The volume of starch going into non-food uses is enormous. In fact, non-food uses of starch are a prime indicator of a country's economy. An active economy needs construction materials for buildings, industrial plants and housing, paper for administration, packaging and wrapping various products, and adhesives to stick all this economic activity together. As the economy booms, so does the volume of starches going into non-food uses. As countries develop, so does their demand for high quality, highly functional, value-added starches.
Information gap. The particular physical and chemical properties of individual starches are the keys to their commercial success. A search of Food Science and Technology Abstracts and the Foods Intelligence databases found a huge gap between information available on the physical properties of the Big Three of starch - wheat, maize and potato - and information on tropical starches.
Publications on yam, millet, sorghum and cassava account for less than 12% of the total.

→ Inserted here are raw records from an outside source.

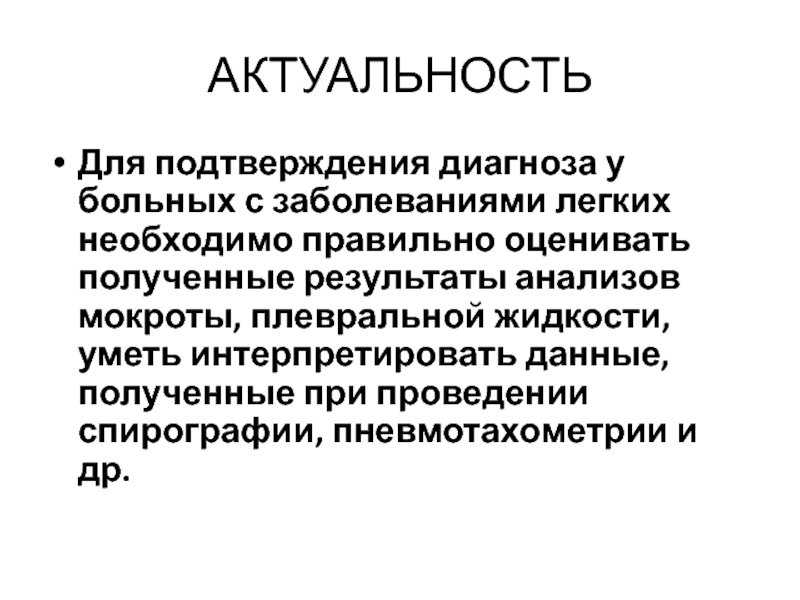 АКТУАЛЬНОСТЬ

• Для подтверждения диагноза у больных с заболеваниями легких необходимо правильно оценивать полученные результаты анализов мокроты, плевральной жидкости, уметь интерпретировать данные, полученные при проведении спирографии, пневмотахометрии и др.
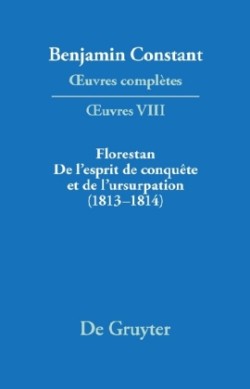 Benjamin Constant
Œuvres complètes

Œuvres VIII

Florestan
De l'esprit de conquête et de l'ursurpation
(1813–1814)

De Gruyter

A similar profile emerges in research on chemical properties and on the modification of starches.
The AGSI study concludes that much work remains to be done on the functional characteristics of native as well as modified tropical starches if they are ever to become competitive. It urges a shift in agricultural research in tropical countries - where no strong tradition of value-added research and development has been established - toward those product characteristics that make processing easier or more efficient, such as uniform-shaped roots or thin, easy-to-peel skins. Slight changes in amylose/amylopectin ratios can have tremendous effects on a wide range of functional characteristics.
These are properties that the end-user requires and is willing to pay for. Without this new orientation in research - at national and international levels - there is little hope of establishing a significant presence of value-added starches from developing countries on world markets.